L'errore da non fare
L'errore più comune è cuocere la lombata direttamente in forno senza rosolaria prima in padella. Senza quella crosticina iniziale, la carne perde aderenza al calore e resta grigia dentro, meno saporita. L'altro sbaglio è non rispettare il riposo: affettarla subito significa perdere tutto il succo nel piatto invece che dentro la carne. Infine, non controllare la temperatura interna ti porta o a cotture irregolari o a carne stopposa.
I nostri consigli
- Conserva gli avanzi in frigorifero fino a tre giorni, in un contenitore ermetico con il sugo. La lombata fredda è ottima il giorno dopo, affettata fine con insalata.
- Puoi usare salvia, timo o alloro al posto del rosmarino. Ogni erba dà un profilo di sapore diverso ma altrettanto valido.
- Se la lombata è molto spessa e vuoi evitare cotture lunghe, farla a farfalla (tagliata orizzontalmente a metà dello spessore) riduce il tempo di forno a 12-15 minuti.

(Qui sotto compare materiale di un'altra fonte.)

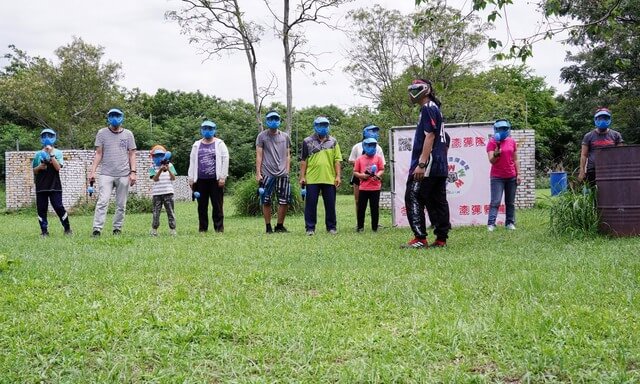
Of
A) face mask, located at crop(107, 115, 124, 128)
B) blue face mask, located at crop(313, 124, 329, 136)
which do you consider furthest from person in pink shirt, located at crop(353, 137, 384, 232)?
face mask, located at crop(107, 115, 124, 128)

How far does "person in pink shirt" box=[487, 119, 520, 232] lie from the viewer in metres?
9.27

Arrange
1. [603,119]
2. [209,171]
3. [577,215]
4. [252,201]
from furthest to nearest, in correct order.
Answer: [252,201] → [209,171] → [603,119] → [577,215]

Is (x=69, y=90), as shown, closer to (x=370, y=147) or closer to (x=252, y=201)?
(x=252, y=201)

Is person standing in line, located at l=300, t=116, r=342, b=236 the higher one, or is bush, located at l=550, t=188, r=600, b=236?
person standing in line, located at l=300, t=116, r=342, b=236

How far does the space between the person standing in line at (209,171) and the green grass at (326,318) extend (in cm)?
370

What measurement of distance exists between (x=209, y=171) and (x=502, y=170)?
14.6 ft

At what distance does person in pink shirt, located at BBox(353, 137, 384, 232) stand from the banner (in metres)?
0.64

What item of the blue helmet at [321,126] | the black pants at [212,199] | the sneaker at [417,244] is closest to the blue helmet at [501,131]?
the blue helmet at [321,126]

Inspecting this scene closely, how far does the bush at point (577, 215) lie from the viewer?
753 centimetres

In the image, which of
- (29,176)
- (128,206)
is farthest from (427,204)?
(29,176)

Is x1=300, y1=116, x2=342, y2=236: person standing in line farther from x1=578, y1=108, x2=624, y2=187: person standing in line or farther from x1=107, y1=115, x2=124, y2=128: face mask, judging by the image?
x1=578, y1=108, x2=624, y2=187: person standing in line

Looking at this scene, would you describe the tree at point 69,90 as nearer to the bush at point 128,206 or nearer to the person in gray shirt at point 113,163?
the bush at point 128,206

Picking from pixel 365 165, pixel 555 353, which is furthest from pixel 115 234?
pixel 555 353

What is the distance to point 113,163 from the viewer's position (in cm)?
944
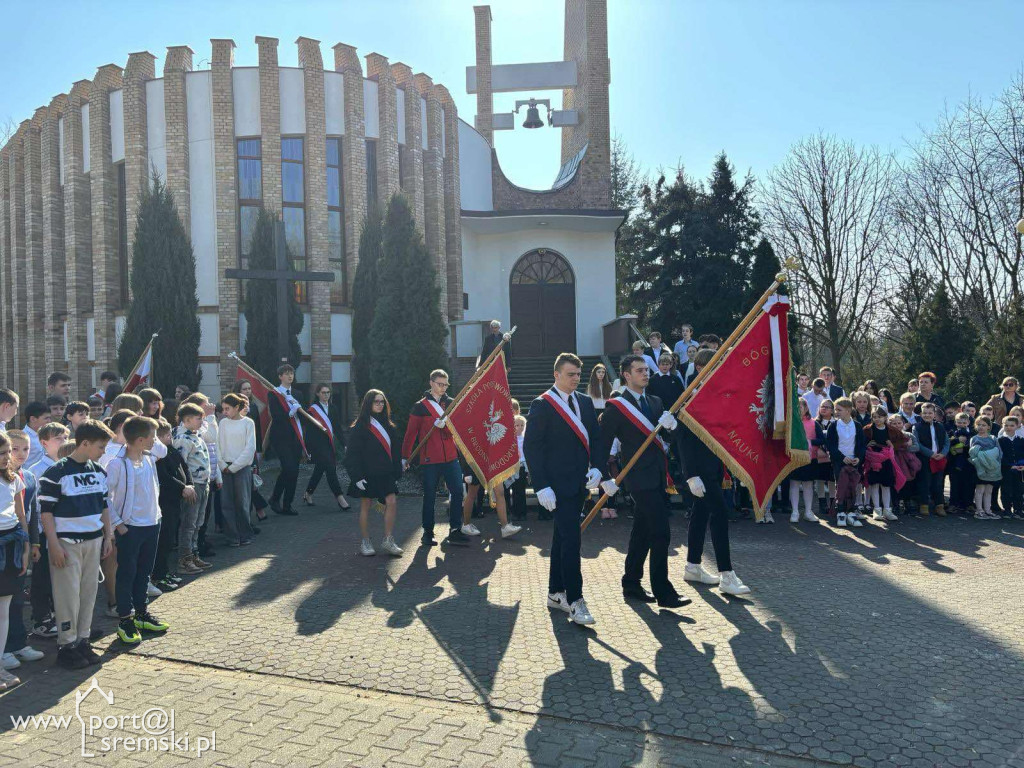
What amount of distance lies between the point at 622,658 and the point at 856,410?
6768 mm

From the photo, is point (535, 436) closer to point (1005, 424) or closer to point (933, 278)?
point (1005, 424)

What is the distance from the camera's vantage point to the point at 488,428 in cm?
858

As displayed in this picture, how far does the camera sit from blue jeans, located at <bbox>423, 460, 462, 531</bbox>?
8531 mm

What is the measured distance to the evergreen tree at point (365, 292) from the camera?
20047 millimetres

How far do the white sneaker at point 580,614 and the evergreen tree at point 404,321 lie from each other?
11.3m

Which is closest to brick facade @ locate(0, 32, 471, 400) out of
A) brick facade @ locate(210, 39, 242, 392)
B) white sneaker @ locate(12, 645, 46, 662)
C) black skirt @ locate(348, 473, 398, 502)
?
brick facade @ locate(210, 39, 242, 392)

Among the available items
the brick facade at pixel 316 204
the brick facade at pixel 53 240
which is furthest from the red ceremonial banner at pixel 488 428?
the brick facade at pixel 53 240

- Abbinala a contorni leggeri: spinaci saltati, barbabietole al forno, patate arrosto tagliate piccole oppure un'insalata di radicchio e noci.
Quando prepararla
La lombata al forno è indicata tutto l'anno, ma è particolarmente gradita in autunno e inverno, quando si cercano secondi caldi e proteici. Va bene anche in primavera-estate se servita tiepida o fredda a pranzo, accompagnata da insalate. È un piatto pratico per cene in famiglia fra martedì e venerdì, quando serve qualcosa di sano e veloce.
Domande frequenti
- Posso cuocerla già affettata? Meglio no. Affettata perderebbe succo durante la cottura. Se la tagli prima, dimezza il tempo di forno a 10-12 minuti e verifica che il centro sia cotto con lo stuzzicadenti.

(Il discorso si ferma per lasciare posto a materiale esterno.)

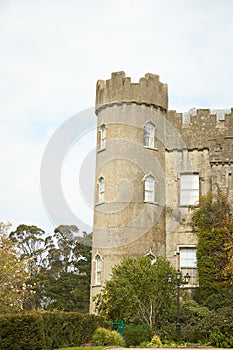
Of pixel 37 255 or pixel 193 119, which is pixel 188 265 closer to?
pixel 193 119

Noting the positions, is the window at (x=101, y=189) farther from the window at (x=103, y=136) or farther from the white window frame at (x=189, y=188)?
the white window frame at (x=189, y=188)

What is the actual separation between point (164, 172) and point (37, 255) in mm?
25440

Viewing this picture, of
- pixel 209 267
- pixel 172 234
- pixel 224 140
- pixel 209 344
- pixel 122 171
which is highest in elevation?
pixel 224 140

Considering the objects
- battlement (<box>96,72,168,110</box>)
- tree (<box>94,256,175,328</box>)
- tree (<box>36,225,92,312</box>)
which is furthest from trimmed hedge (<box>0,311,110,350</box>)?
tree (<box>36,225,92,312</box>)

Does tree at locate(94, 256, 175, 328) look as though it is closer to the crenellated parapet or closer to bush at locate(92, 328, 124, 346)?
bush at locate(92, 328, 124, 346)

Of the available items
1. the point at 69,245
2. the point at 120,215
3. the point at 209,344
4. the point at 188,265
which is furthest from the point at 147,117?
the point at 69,245

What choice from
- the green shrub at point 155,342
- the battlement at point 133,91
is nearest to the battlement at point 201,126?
the battlement at point 133,91

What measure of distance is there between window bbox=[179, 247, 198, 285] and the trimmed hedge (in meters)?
8.11

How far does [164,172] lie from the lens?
2866cm

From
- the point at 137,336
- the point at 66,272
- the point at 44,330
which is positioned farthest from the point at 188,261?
the point at 66,272

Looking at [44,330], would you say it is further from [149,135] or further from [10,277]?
[149,135]

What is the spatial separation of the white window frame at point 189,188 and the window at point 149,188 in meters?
1.63

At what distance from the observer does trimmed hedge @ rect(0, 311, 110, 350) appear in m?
15.3

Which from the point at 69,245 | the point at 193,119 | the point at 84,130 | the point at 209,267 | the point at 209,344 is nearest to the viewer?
the point at 209,344
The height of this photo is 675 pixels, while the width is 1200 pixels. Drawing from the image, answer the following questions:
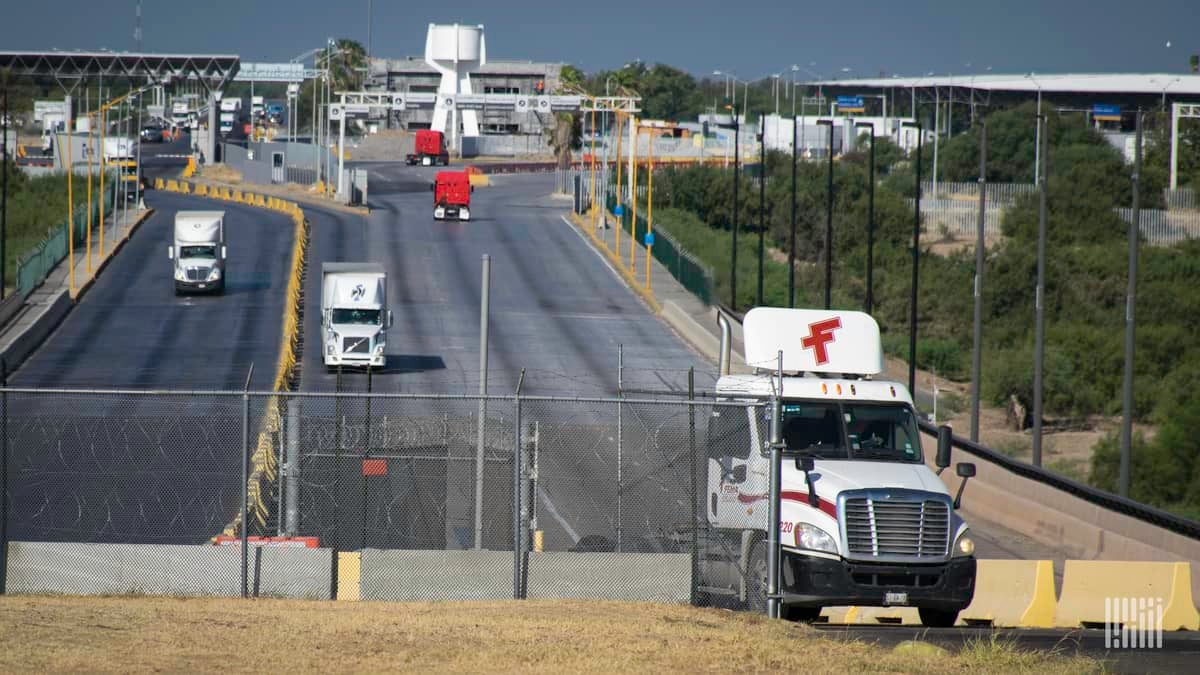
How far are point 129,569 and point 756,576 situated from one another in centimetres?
734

- Come capisco se è cotta giusta? Il termometro è il metodo più sicuro. Se non ce l'hai, punta la carne nel centro con uno stuzzicadenti: se il succo esce trasparente è cotta, se rosa ancora deve cuocere 3-5 minuti.

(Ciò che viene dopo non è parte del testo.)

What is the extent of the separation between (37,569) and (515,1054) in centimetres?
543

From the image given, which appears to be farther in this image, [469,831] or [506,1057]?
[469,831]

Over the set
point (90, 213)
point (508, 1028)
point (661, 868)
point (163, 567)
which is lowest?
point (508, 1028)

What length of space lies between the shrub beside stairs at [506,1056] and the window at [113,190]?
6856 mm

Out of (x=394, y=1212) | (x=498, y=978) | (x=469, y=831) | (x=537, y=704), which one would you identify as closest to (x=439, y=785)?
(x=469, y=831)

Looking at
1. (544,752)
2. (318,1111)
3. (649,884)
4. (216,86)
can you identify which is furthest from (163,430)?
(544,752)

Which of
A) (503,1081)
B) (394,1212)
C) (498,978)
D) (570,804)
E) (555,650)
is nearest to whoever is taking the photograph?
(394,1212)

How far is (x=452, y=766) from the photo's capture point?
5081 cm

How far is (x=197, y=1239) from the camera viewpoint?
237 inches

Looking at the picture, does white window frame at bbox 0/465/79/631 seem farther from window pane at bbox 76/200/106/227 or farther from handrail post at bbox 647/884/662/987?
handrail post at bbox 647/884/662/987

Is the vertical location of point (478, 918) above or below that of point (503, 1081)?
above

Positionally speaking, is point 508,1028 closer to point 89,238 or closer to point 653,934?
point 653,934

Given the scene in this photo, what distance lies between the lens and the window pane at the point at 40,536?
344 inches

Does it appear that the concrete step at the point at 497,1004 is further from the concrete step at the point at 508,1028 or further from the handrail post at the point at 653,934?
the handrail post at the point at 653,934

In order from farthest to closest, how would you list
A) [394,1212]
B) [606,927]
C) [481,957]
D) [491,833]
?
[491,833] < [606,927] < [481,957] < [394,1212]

- Che differenza c'è fra lombata e lonza? La lonza è più grassa e marezzata, la lombata è il taglio posteriore del dorso, più magro e fine. La lombata è ideale al forno, la lonza è meglio arrosto.
- Posso surgelarla cruda? Sì, in un sacchetto con sottovuoto. Dura fino a tre mesi. Scongela in frigorifero prima di cucinare, non a temperatura ambiente.